All this for $4 Bucks!

So, today I decided it was time to get the van washed. After breakfast and play for awhile, I got the boys all dressed and put in them in the car.

Now I didn't have quit enough for a real inside outside car wash, but I did have enough for the one you just drive through. I have taken Matthias with me to get the car washed many times and normally he'll just sit there and stem and be totally oblivious to what is going on around him.

This is what he typically is doing, not even aware of anything else going on.

But today, to my pleasant suprise, THIS is what he was doing :

He was paying attention to his surroundings!!! AND pointing out and asking every question he could think of!!!

"Mommy look, its blue and yellow and green"

"Mommy look at the water"

"What is it doing now mommy?"

"Can we do it again?"

As we drove home from the carwash, he continued on his visually awareness day. Look, mommy, look! PIGEONS!! (even though I dislike them) I was just as excited as he was that he pointed them out to me and told me how they have wings and can fly mommy!! Then at the next stop light he says"Mommy, look at the ducks, their swimming in the water" "I like ducks Mommy" I sat there in amazement. WHAT in the heck is going on here!!! My son is consistantly verbally interacting with me!!! This is a HUGE, HUGE thing for Matthias!!! These Methyl B12 shots are helping him so much!!!!!
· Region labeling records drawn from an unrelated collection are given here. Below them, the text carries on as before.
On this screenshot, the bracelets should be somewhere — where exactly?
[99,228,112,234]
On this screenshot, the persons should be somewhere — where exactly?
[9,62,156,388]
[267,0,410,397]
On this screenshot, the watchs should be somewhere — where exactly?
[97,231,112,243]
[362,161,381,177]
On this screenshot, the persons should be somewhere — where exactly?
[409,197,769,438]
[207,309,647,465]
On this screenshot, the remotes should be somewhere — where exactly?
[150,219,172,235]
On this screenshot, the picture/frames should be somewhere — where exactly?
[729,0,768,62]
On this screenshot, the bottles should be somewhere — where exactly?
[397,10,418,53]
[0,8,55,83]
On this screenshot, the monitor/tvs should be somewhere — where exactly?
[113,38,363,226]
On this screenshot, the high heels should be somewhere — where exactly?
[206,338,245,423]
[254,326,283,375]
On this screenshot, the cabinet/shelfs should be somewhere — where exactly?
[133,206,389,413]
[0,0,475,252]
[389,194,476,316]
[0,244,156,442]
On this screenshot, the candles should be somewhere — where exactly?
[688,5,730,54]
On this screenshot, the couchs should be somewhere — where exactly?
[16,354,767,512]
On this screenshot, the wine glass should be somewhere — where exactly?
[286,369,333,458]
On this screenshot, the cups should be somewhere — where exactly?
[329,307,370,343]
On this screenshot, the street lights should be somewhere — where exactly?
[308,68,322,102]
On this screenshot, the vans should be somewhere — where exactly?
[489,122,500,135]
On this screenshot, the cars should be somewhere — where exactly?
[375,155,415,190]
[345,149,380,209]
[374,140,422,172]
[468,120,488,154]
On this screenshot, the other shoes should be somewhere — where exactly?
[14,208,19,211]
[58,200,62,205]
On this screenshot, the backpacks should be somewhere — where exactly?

Of course(as you can tell already) I was simply elated by this and took many many pictures (the boys get so tired of the camera in their face, but I love it!!) Now even though Matthias had a blast at the car wash, Gabriel, well he was NOT so excited about the carwash experience, see what he was doing.....

Although this was at the end, so maybe he was just tired of sitting still for so long :)

All in all it was a great day for a carwash, and all this for $4 bucks!!!!

Gotta love it!

Much love

Lisa

HOPE

You'll notice I have changed my Title of my blog from Our Journey thorugh Autism, to Our Journey of Hope Through Autism. Why have I changed the name, well to be honesty? This past month has given me a New Hope I have never had for Matthias, more than I have ever had for him in the past three years!!!! and in my posts I want to continue to share that Hope that I have for him on the journey of autism. God has given me a new out look on it, and even though we have our hard days and have struggles, I still have hope that my Savior is working a miracle in Matthias life!!! Thank you Lord for what you are doing in Matthias life and for showing me the wonder of Gabriels life, and giving me the gift of seeing him reach every developmental milestone, and thank you for always showing me the wonderful gift of Keanes life!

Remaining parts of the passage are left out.